Ayushmita Samal, a Delhi-based sexual and reproductive health researcher, added that a blanket exemption might lead to an increase in cases of deaths by medical negligence among women, queer, and transgender persons, and those who live in rural areas. As an example, Samal spoke of her aunt’s death in 2015. A resident of a village in Bhadrak, Odisha, her aunt died of septic shock after a nurse-cum-midwife allegedly failed to detect a miscarriage. Samal feels that this could have been avoided had the nurse-cum-midwife taken her aunt’s concern of not feeling the baby’s movement more seriously.

Geet, a Bangalore-based chartered accountant, arts therapy practitioner, and a non-binary person, added that they are concerned that a blanket exemption of doctors from criminal prosecution would compound medical malpractice against people from marginalised genders and castes. According to them, “in a country like India, where most doctors are upper-caste cisgender and heterosexual people, imagine to what extent they can go in ignoring the concerns of dalit, non-binary, and transgender persons in the absence of a legislation that criminalises malpractice!”

Geet charges that their mother, who died of uterine cancer – related complications in 2018, was a victim of medical negligence that included “hiding of information, not taking her concerns seriously, medical abuse, and fatphobia.” (Medical fatphobia is defined as the discrimination by medical practitioners against patients who are seen as overweight. According to reports, medical fatphobia may lead not only to emotional and psychological distress for patients, but also incorrect dosing of medicines on the part of the doctor.)

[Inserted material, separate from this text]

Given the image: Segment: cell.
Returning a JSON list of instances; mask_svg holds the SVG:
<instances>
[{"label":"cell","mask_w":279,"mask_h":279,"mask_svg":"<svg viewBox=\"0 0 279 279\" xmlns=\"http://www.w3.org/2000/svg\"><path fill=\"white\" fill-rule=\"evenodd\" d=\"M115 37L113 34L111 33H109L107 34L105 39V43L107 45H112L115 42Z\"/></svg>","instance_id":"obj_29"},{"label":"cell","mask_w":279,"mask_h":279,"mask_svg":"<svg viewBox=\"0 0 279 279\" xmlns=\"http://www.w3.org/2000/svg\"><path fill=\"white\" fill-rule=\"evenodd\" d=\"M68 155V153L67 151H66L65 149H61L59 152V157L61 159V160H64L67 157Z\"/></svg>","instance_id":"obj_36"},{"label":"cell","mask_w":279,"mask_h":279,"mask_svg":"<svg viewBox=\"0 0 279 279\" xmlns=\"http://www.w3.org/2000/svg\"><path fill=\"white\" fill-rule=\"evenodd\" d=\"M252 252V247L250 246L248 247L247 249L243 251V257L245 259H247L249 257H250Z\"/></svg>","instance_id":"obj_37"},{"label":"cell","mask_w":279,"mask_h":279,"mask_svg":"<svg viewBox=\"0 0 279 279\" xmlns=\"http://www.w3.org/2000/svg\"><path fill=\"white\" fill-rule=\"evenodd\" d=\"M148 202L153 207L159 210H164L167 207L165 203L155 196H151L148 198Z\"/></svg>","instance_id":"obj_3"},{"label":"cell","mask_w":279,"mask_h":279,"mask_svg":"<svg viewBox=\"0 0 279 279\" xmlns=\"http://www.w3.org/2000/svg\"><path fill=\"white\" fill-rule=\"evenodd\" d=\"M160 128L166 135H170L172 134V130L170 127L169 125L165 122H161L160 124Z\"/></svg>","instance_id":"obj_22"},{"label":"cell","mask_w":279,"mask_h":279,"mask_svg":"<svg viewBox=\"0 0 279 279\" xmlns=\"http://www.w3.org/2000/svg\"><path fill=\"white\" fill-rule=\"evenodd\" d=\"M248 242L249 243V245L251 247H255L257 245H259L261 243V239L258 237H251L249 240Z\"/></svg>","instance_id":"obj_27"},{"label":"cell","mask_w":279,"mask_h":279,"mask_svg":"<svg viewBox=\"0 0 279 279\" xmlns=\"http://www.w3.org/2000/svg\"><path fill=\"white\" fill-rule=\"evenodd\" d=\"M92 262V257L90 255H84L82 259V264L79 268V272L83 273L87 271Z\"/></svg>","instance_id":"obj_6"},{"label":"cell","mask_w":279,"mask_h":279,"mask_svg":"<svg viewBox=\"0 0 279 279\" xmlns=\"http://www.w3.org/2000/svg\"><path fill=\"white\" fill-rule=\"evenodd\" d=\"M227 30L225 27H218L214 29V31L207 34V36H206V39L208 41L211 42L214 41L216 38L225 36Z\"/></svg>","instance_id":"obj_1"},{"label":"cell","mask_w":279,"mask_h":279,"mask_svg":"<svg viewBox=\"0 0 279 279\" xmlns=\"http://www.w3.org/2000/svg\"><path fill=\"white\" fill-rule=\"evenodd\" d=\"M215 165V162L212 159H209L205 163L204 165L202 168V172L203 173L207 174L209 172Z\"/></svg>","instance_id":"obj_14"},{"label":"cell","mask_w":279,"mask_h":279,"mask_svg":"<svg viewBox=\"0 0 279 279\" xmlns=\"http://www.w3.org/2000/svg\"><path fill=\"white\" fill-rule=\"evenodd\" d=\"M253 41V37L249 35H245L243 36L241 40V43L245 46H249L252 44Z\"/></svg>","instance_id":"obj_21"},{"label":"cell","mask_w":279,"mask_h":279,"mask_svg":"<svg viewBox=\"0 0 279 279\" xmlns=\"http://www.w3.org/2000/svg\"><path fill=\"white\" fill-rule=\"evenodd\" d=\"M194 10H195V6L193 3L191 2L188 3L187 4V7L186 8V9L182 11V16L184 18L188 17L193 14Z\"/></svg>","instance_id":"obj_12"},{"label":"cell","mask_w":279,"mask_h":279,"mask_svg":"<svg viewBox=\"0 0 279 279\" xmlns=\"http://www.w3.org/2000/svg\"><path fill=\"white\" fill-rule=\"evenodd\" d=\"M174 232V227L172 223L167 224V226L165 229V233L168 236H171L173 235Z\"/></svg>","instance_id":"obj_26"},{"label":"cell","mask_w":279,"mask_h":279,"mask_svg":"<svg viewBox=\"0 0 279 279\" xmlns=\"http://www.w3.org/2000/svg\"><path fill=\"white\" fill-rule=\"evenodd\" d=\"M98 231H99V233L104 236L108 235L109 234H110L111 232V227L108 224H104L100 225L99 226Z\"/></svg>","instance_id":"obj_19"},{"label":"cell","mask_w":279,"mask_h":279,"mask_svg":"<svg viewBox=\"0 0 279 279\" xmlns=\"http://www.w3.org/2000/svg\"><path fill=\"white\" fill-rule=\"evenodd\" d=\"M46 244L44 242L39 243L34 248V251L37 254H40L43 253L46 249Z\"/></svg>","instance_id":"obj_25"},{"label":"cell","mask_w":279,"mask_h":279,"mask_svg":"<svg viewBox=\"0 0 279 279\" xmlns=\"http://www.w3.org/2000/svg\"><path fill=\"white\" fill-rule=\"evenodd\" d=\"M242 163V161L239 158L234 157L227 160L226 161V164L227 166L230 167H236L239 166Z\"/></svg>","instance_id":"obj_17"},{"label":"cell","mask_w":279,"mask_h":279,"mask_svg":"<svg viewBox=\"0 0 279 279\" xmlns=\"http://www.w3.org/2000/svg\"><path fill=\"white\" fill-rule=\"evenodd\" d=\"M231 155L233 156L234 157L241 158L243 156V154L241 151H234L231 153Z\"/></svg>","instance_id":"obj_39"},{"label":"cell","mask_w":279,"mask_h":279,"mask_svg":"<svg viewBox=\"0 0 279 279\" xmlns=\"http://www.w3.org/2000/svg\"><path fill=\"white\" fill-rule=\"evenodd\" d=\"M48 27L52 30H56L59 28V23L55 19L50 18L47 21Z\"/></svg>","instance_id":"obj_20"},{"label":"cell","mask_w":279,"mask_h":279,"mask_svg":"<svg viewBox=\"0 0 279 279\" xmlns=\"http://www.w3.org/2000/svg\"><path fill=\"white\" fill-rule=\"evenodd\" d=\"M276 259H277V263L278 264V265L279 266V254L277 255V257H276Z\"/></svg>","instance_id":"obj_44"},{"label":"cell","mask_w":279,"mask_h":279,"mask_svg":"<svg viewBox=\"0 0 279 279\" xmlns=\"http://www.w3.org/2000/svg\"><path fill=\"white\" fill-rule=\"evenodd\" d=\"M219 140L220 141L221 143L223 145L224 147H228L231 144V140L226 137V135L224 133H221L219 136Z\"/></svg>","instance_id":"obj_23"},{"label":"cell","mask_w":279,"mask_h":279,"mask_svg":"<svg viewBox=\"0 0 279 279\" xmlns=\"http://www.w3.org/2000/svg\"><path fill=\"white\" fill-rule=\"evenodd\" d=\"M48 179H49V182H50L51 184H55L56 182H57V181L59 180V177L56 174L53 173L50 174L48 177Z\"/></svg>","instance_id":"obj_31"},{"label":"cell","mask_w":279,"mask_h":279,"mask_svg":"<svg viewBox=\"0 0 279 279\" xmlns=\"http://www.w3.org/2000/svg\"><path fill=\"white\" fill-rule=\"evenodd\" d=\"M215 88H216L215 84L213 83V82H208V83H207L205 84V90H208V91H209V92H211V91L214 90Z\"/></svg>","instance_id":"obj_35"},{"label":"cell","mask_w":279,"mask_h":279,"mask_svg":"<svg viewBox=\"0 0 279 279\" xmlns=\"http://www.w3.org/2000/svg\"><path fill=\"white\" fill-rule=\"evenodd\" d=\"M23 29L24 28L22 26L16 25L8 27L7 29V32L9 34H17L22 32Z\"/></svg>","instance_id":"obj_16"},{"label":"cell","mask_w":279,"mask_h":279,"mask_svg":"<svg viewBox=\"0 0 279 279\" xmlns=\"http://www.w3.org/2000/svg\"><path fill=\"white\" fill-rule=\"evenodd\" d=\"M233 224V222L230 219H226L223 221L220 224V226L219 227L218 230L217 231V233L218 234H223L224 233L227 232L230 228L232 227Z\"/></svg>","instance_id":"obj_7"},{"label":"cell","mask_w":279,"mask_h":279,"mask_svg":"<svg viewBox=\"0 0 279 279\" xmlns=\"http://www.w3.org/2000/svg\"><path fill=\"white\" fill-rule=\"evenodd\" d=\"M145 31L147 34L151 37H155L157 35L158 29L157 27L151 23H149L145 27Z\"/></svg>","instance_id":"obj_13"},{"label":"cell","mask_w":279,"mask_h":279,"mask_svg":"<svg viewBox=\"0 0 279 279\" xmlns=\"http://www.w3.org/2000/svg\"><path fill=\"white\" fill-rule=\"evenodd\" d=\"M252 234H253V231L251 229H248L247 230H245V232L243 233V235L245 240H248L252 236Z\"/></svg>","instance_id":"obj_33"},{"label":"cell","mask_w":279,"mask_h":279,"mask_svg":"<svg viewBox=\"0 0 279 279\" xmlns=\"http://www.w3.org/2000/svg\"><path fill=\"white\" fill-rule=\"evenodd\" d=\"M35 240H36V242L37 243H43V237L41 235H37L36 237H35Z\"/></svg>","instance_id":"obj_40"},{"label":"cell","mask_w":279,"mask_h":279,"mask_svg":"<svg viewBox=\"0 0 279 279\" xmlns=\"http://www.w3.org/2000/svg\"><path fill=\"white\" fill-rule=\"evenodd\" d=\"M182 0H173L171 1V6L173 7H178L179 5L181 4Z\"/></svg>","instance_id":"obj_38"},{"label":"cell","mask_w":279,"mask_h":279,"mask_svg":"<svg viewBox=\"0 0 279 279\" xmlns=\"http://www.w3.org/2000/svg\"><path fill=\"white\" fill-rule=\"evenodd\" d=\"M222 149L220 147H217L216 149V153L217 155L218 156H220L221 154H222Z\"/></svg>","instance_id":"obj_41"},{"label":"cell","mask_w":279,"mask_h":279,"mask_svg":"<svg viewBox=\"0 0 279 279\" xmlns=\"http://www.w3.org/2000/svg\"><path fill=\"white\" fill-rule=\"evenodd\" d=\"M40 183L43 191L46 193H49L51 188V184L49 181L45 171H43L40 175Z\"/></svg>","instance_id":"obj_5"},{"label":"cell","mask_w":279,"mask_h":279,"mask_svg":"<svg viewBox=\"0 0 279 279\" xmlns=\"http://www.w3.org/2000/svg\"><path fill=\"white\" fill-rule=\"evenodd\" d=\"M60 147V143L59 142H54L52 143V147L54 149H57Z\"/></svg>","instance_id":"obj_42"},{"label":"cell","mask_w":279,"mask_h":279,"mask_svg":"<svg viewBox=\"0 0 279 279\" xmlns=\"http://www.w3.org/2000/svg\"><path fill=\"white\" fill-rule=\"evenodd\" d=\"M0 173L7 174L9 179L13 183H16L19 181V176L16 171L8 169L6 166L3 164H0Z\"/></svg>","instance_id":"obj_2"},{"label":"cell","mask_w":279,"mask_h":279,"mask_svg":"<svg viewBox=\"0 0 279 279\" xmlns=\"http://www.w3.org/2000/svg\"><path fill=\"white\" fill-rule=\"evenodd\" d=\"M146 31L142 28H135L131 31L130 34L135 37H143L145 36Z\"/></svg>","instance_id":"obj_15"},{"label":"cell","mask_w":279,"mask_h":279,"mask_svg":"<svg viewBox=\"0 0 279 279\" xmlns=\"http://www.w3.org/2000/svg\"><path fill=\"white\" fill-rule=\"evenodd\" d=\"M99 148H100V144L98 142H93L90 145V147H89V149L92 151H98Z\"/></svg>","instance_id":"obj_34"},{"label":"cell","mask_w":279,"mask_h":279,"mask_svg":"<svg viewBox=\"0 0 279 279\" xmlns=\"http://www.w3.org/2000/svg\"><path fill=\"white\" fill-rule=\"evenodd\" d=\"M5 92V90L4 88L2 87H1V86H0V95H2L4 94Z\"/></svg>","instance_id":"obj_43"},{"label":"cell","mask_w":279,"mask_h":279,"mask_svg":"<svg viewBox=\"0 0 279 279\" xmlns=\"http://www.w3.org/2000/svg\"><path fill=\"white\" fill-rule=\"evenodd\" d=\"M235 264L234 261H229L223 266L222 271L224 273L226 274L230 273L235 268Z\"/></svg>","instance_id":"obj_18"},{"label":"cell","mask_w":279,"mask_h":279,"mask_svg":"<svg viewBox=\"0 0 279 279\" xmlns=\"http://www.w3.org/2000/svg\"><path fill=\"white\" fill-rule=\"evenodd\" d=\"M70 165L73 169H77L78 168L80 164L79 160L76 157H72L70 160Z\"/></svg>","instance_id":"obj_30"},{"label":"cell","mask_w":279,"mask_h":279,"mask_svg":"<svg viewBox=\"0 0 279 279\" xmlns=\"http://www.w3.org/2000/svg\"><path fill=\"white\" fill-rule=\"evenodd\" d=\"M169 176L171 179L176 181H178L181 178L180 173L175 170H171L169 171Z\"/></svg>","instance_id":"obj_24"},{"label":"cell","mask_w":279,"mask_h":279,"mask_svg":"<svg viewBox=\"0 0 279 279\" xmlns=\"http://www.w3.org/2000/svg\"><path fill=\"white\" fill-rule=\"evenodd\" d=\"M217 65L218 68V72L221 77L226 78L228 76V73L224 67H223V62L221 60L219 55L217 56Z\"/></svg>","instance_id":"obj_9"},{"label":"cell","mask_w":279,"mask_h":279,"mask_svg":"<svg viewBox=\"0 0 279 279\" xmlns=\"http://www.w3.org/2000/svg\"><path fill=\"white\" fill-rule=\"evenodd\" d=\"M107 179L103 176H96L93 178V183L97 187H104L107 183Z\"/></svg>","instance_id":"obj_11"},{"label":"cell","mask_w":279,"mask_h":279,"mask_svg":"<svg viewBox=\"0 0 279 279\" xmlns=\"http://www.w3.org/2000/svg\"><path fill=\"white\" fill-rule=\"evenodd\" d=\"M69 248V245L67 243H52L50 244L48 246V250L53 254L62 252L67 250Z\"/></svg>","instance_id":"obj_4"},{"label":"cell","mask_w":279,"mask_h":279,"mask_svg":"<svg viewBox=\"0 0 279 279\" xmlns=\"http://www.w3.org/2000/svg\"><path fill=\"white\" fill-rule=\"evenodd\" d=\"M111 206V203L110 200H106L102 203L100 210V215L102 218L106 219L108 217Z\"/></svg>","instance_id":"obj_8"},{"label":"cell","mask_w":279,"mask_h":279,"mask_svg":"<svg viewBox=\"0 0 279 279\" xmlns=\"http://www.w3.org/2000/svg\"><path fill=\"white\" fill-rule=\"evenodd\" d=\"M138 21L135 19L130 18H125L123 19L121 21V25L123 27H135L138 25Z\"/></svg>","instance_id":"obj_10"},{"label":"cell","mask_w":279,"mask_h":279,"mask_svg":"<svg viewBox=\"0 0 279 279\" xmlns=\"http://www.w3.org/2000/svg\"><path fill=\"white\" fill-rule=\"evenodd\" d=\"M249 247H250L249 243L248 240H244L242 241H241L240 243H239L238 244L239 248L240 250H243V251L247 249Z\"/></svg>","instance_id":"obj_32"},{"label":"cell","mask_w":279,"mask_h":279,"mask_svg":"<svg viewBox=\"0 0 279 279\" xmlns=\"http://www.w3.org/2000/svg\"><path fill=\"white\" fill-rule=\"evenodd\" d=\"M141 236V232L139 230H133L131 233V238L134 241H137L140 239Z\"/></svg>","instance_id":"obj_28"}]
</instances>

Both Geet and Samal also point out that in the absence of a legal recourse for patients when they suspect medical negligence, they may lose faith in the legal system. This, in turn, can lead to an increase in violent attacks on doctors.

Next Steps

As a next step, Dr. Asokan said that the IMA is looking to “dialogue” with the government and the public in order to establish that exempting doctors from criminal prosecution is beneficial for patient care.

“We will talk to the people. We are a young nation, and we can build this nation in our own way, on our own values and ethos. We will fight for the space we deserve in this country. In that we are determined,” he said.

On the other hand, Geet stresses on the importance of a nationwide survey before the government decides on medical negligence. According to them, “The Home Minister must sanction a survey that seeks to understand the scope of medical negligence and patients’ experience with the same.” 

Without reliable nationwide data on the same, any decision to exempt doctors from punitive consequences of their action will constitute a lopsided decision in favour of doctors, they added.